A steep rise in Omicron reinfection cases suggests that this variant has increased immune evasion ability. To evaluate its antigenicity relationship with other variants, antisera from guinea pigs immunized with spike protein of SARS-CoV-2 variants of concern (VOCs) and variants of interest (VOIs) were cross-tested against pseudotyped variants. The neutralization activity against Omicron was markedly reduced when other VOCs or VOIs were used as immunogens, and Omicron (BA.1)-elicited sera did not efficiently neutralize the other variants.
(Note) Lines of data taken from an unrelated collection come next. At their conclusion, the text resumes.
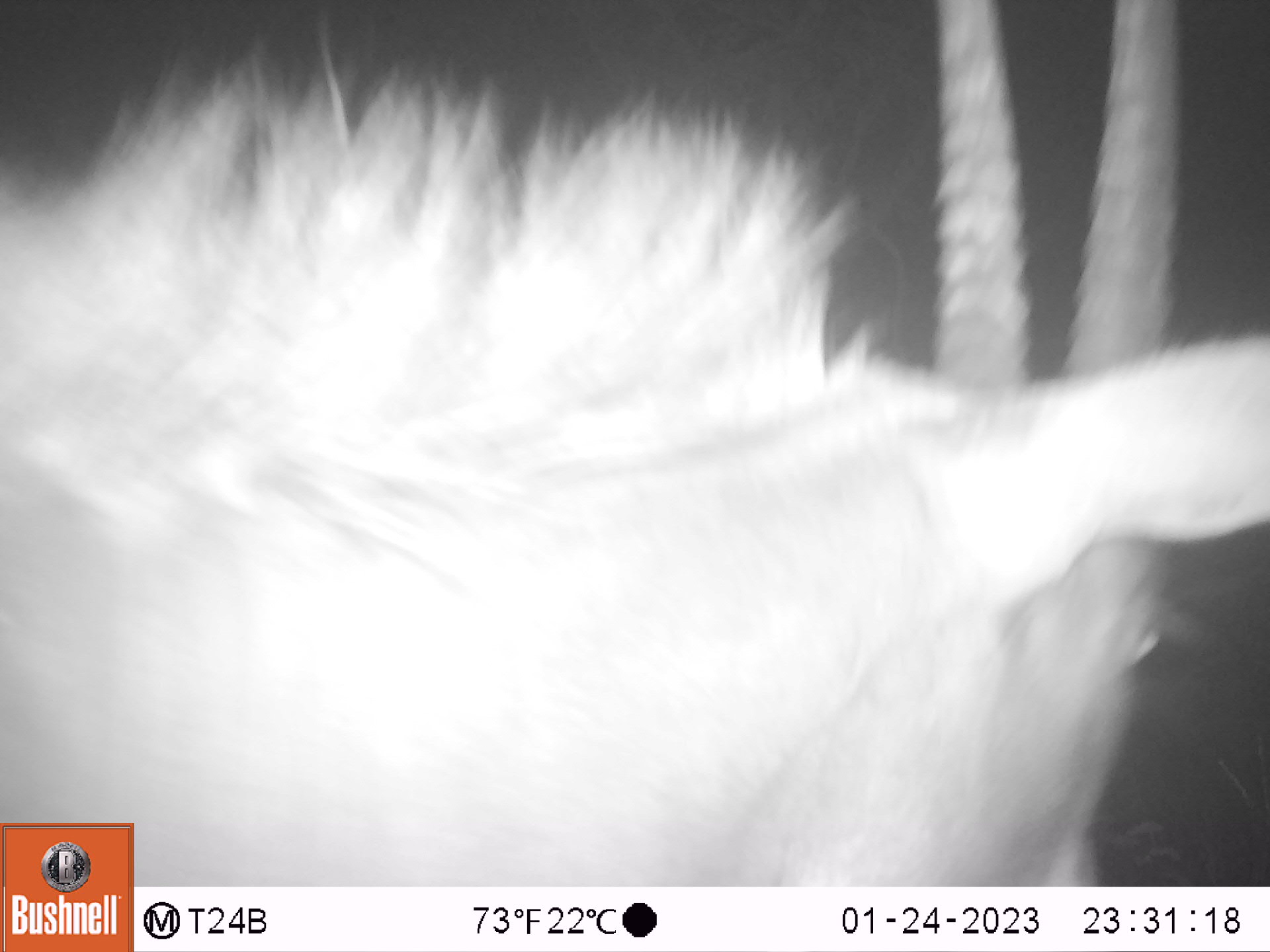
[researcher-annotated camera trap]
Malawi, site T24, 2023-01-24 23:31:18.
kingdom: Animalia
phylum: Chordata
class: Mammalia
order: Artiodactyla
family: Bovidae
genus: Hippotragus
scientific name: Hippotragus niger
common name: sable antelope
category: sable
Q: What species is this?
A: Sable (sable antelope) (Hippotragus niger).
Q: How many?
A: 1.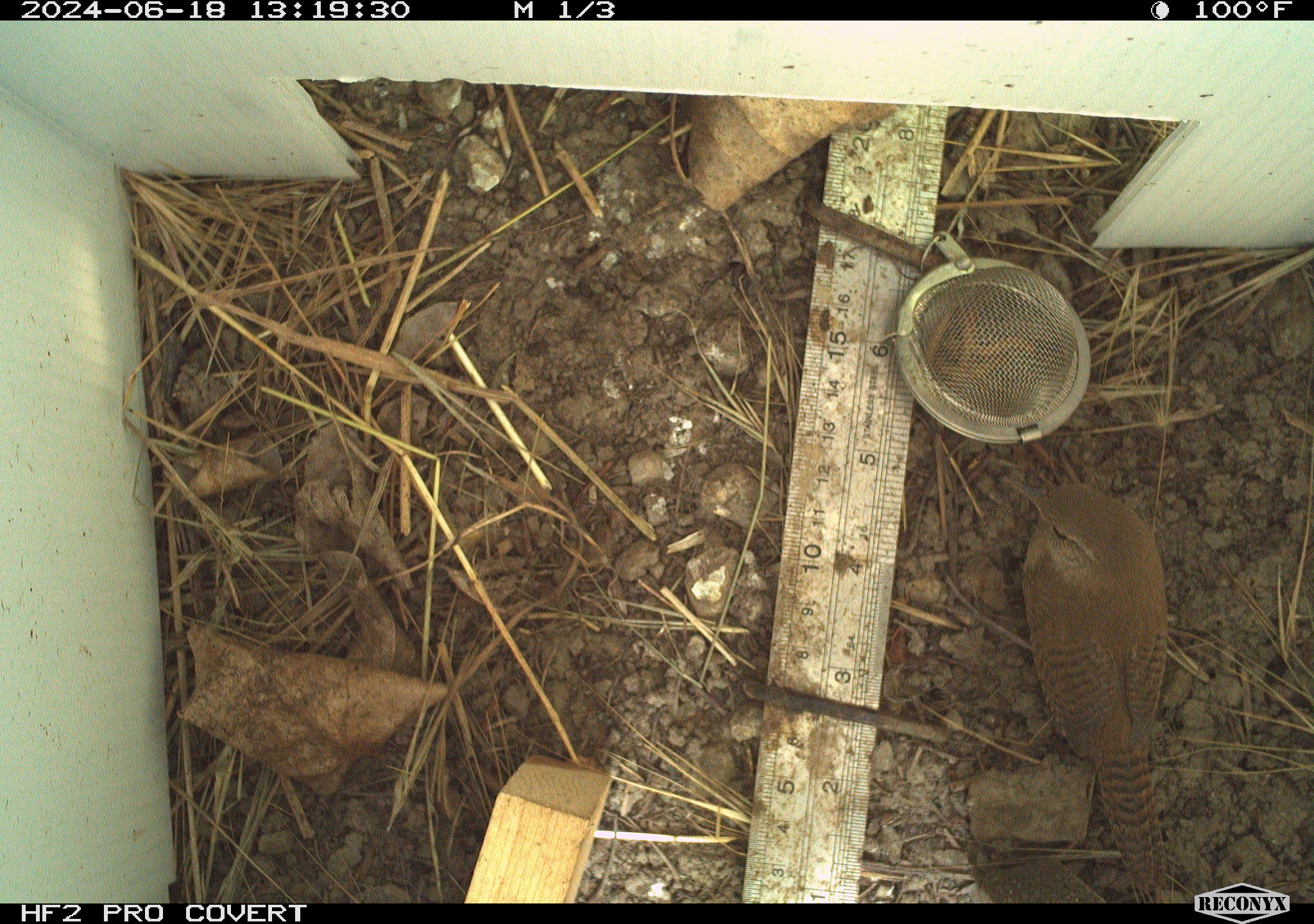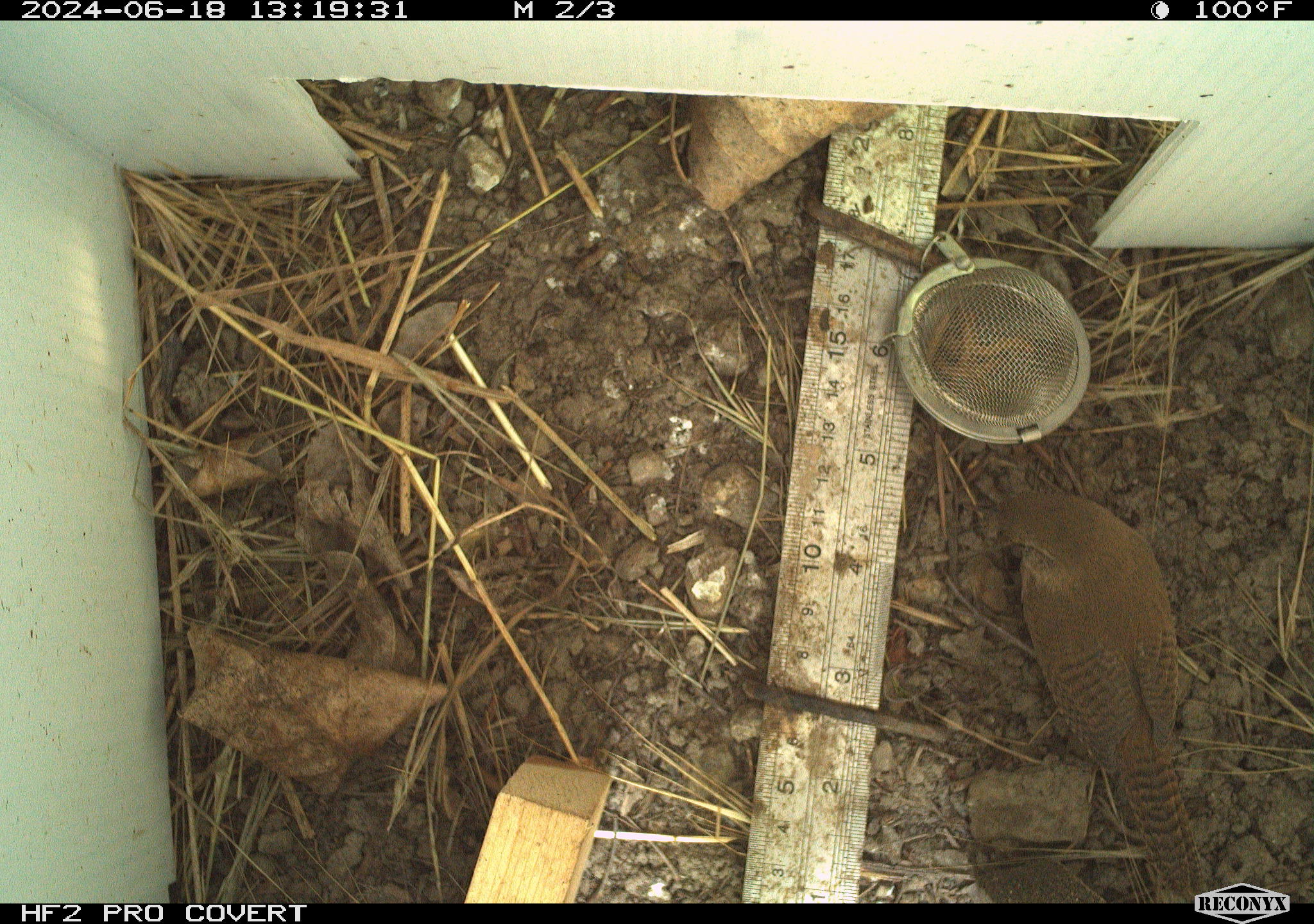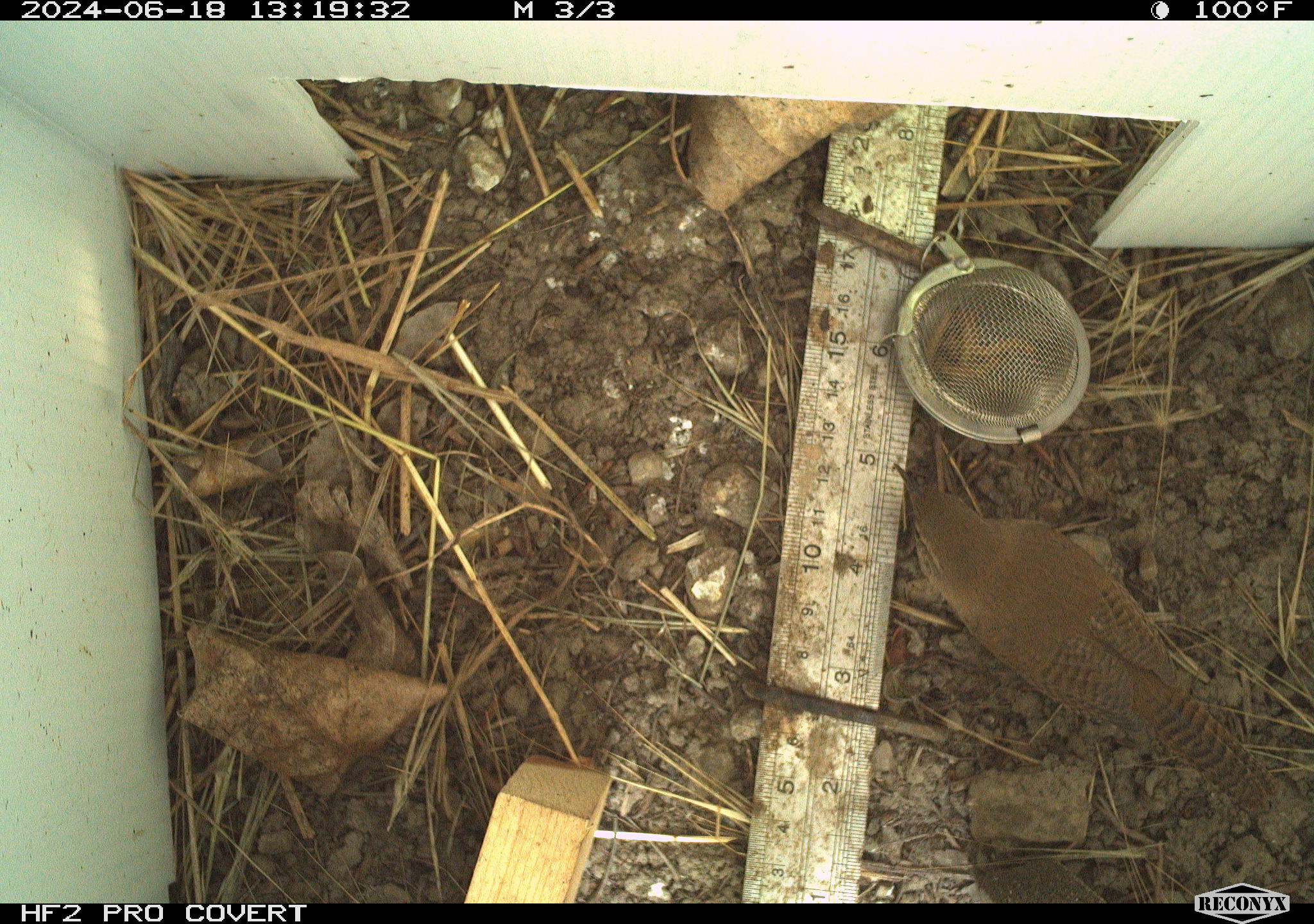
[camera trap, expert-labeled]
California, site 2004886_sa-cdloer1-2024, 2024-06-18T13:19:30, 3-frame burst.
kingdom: Animalia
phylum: Chordata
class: Aves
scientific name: Aves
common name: bird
However, a Beta or Omicron booster, when administered as the 4th dose 3-months after the 3rd dose of any of the variants, could elicit broad neutralizing antibodies against all of the current variants including Omicron BA.1. Further analysis with 280 available antigen-antibody structures and quantification of immune escape from 715 reported neutralizing antibodies provide explanations for the observed differential immunogenicity. Three distinct clades predicted using an in silico algorithm for clustering of sarbecoviruses based on immune escape provide key information for rational design of vaccines.

Automated summary

A steep rise in Omicron reinfection cases indicates that this variant has enhanced immune evasion ability. Antisera from guinea pigs immunized with spike protein of SARS-CoV-2 variants of concern (VOCs) and variants of interest (VOIs) were cross-tested against pseudotyped variants to evaluate their antigenicity relationship. The study found that the neutralization activity against Omicron was significantly reduced when other VOCs or VOIs were used as immunogens. However, administering a Beta or Omicron booster as the 4th dose 3 months after the 3rd dose of any variant could elicit broad neutralizing antibodies against all current variants, including Omicron BA.1. Further analysis and quantification of immune escape from reported neutralizing antibodies provided explanations for the observed differential immunogenicity. An in silico algorithm predicted three distinct clades based on immune escape, which can be crucial for designing vaccines.